═══ Data shown ═══

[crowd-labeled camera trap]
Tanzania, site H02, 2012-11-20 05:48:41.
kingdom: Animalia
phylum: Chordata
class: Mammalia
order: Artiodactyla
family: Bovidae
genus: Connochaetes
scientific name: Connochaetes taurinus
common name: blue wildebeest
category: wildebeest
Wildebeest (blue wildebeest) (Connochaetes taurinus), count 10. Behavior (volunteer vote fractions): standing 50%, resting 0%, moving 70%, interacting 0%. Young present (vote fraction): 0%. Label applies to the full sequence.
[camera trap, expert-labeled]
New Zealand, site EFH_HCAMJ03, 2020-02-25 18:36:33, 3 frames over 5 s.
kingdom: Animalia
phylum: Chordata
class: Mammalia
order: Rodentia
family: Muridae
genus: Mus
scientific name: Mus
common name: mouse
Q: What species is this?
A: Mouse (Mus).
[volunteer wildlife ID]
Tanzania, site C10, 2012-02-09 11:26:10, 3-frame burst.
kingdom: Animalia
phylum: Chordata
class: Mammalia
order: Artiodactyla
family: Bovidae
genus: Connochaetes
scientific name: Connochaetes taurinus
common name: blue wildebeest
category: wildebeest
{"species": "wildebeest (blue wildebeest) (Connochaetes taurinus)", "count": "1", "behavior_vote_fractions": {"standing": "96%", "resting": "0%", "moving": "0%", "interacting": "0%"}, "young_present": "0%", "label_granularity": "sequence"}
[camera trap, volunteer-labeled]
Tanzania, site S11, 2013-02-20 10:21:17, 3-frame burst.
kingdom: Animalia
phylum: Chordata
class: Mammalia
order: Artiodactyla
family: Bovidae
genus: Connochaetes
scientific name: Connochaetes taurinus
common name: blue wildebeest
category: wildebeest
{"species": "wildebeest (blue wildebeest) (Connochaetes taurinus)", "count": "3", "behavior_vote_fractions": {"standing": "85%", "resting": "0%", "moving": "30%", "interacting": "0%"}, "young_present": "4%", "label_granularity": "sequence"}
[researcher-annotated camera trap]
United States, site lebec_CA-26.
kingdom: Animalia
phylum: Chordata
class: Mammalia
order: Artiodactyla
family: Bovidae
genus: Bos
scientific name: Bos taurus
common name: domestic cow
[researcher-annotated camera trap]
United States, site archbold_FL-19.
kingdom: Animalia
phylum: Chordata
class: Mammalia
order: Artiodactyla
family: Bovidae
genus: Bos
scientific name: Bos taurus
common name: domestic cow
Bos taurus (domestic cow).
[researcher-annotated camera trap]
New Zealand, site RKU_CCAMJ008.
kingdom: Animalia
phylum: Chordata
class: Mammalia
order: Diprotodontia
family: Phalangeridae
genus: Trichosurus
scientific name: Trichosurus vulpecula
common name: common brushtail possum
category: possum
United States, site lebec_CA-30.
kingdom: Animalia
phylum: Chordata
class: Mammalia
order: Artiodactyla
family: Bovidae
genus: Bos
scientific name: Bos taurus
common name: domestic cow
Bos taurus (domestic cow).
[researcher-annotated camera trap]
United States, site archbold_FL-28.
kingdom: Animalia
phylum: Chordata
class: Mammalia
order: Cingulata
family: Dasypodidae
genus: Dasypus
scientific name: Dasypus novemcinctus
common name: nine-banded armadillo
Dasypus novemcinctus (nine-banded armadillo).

═══

Task to complete
Please copy out every line shown above, exactly.

Your solution
[crowd-labeled camera trap]
Tanzania, site H02, 2012-11-20 05:48:41.
kingdom: Animalia
phylum: Chordata
class: Mammalia
order: Artiodactyla
family: Bovidae
genus: Connochaetes
scientific name: Connochaetes taurinus
common name: blue wildebeest
category: wildebeest
Wildebeest (blue wildebeest) (Connochaetes taurinus), count 10. Behavior (volunteer vote fractions): standing 50%, resting 0%, moving 70%, interacting 0%. Young present (vote fraction): 0%. Label applies to the full sequence.
[camera trap, expert-labeled]
New Zealand, site EFH_HCAMJ03, 2020-02-25 18:36:33, 3 frames over 5 s.
kingdom: Animalia
phylum: Chordata
class: Mammalia
order: Rodentia
family: Muridae
genus: Mus
scientific name: Mus
common name: mouse
Q: What species is this?
A: Mouse (Mus).
[volunteer wildlife ID]
Tanzania, site C10, 2012-02-09 11:26:10, 3-frame burst.
kingdom: Animalia
phylum: Chordata
class: Mammalia
order: Artiodactyla
family: Bovidae
genus: Connochaetes
scientific name: Connochaetes taurinus
common name: blue wildebeest
category: wildebeest
{"species": "wildebeest (blue wildebeest) (Connochaetes taurinus)", "count": "1", "behavior_vote_fractions": {"standing": "96%", "resting": "0%", "moving": "0%", "interacting": "0%"}, "young_present": "0%", "label_granularity": "sequence"}
[camera trap, volunteer-labeled]
Tanzania, site S11, 2013-02-20 10:21:17, 3-frame burst.
kingdom: Animalia
phylum: Chordata
class: Mammalia
order: Artiodactyla
family: Bovidae
genus: Connochaetes
scientific name: Connochaetes taurinus
common name: blue wildebeest
category: wildebeest
{"species": "wildebeest (blue wildebeest) (Connochaetes taurinus)", "count": "3", "behavior_vote_fractions": {"standing": "85%", "resting": "0%", "moving": "30%", "interacting": "0%"}, "young_present": "4%", "label_granularity": "sequence"}
[researcher-annotated camera trap]
United States, site lebec_CA-26.
kingdom: Animalia
phylum: Chordata
class: Mammalia
order: Artiodactyla
family: Bovidae
genus: Bos
scientific name: Bos taurus
common name: domestic cow
[researcher-annotated camera trap]
United States, site archbold_FL-19.
kingdom: Animalia
phylum: Chordata
class: Mammalia
order: Artiodactyla
family: Bovidae
genus: Bos
scientific name: Bos taurus
common name: domestic cow
Bos taurus (domestic cow).
[researcher-annotated camera trap]
New Zealand, site RKU_CCAMJ008.
kingdom: Animalia
phylum: Chordata
class: Mammalia
order: Diprotodontia
family: Phalangeridae
genus: Trichosurus
scientific name: Trichosurus vulpecula
common name: common brushtail possum
category: possum
United States, site lebec_CA-30.
kingdom: Animalia
phylum: Chordata
class: Mammalia
order: Artiodactyla
family: Bovidae
genus: Bos
scientific name: Bos taurus
common name: domestic cow
Bos taurus (domestic cow).
[researcher-annotated camera trap]
United States, site archbold_FL-28.
kingdom: Animalia
phylum: Chordata
class: Mammalia
order: Cingulata
family: Dasypodidae
genus: Dasypus
scientific name: Dasypus novemcinctus
common name: nine-banded armadillo
Dasypus novemcinctus (nine-banded armadillo).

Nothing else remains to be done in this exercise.